:: Direction 1 ::
According to the mailing list post about clearing the scan cache, how large is the "scanbuf" array currently defined in wpa_cli?
:: Direction 2 ::
In the mailing list post on clearing the scan cache, switch "sleep" to "wait" throughout everything from "How to clear" down to "have few doubts?".

:: Document segment ::
How to clear scan cache.
Raghavendra. S
raghavendra.akkasali
Fri Jan 11 07:41:32 PST 2008
On 1/11/08, Dan Williams <dcbw at redhat.com> wrote:
> On Fri, 2008-01-11 at 07:31 +0530, Raghavendra. S wrote:
> > Hi,
> >
> > In my case, I will enable wpa supplicant and in wpa_cli I issue
> > "SCAN" command. Then I will sleep for 5-7 seconds. Later I will issue
> > "SCAN_RESULT" command to get scan result.
> >
> > Here I have few doubts?
> >
> > 1. what is the optimal value for this sleep?
>
> If wpa_supplicant's control interface doesn't give you a notification of
> new scan results (it really should if it doesn't), then you can use
> netlink to monitor the wireless driver's event stream and look for
> SIOCGIWSCAN events. That means the driver has found new access points.
>
> Or, if you don't want to watch netlink (it's not trivial code to do so)
> then use a value of around 7 - 10 seconds to be sure.
>
> > 2. In wpa_ctrl_request(ctrl_conn, "SCAN_RESULTS",
> > os_strlen("SCAN_RESULTS"), scanbuf, &len, NULL);
> >
> > Currently in wpa_cli size of "scanbuf" is defined as char array of
> > 2048 bytes. So it will hardly accomodate scan result for 15-16 APs.
> >
> > Can I increase this size from 2048 to higher value? say 3072, so that
> > it can hold 24-25 scanned AP information?

Data drawn from a collection
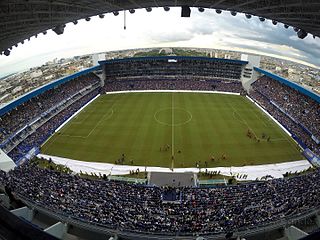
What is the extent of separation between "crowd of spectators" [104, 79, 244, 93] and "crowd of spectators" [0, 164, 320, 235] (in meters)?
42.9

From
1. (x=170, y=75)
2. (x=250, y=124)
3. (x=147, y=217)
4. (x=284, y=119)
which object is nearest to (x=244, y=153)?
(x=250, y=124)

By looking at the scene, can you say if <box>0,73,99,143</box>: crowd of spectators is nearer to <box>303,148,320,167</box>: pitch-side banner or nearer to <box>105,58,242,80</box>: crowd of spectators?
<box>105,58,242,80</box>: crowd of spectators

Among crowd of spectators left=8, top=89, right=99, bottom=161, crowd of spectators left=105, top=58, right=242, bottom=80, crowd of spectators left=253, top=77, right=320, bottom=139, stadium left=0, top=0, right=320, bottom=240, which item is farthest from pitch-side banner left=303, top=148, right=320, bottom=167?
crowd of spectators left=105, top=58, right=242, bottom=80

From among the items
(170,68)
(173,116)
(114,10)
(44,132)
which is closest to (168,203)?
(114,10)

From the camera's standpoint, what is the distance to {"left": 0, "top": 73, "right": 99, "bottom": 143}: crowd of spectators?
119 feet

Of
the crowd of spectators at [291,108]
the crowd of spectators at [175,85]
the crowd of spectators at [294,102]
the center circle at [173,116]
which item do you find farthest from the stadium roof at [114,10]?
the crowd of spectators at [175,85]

--

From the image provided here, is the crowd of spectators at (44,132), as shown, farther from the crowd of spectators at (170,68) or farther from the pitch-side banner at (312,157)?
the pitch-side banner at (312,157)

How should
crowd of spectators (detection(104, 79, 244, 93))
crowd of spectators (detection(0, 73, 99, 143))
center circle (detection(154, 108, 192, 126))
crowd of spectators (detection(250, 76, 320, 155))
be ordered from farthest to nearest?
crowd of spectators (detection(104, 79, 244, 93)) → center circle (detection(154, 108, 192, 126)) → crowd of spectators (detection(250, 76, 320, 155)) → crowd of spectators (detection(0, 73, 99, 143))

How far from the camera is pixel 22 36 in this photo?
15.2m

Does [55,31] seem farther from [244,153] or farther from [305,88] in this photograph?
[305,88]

:: Correct output 1 ::
It is a char array of 2048 bytes.

:: Correct output 2 ::
How to clear scan cache.
Raghavendra. S
raghavendra.akkasali
Fri Jan 11 07:41:32 PST 2008
On 1/11/08, Dan Williams <dcbw at redhat.com> wrote:
> On Fri, 2008-01-11 at 07:31 +0530, Raghavendra. S wrote:
> > Hi,
> >
> > In my case, I will enable wpa supplicant and in wpa_cli I issue
> > "SCAN" command. Then I will wait for 5-7 seconds. Later I will issue
> > "SCAN_RESULT" command to get scan result.
> >
> > Here I have few doubts?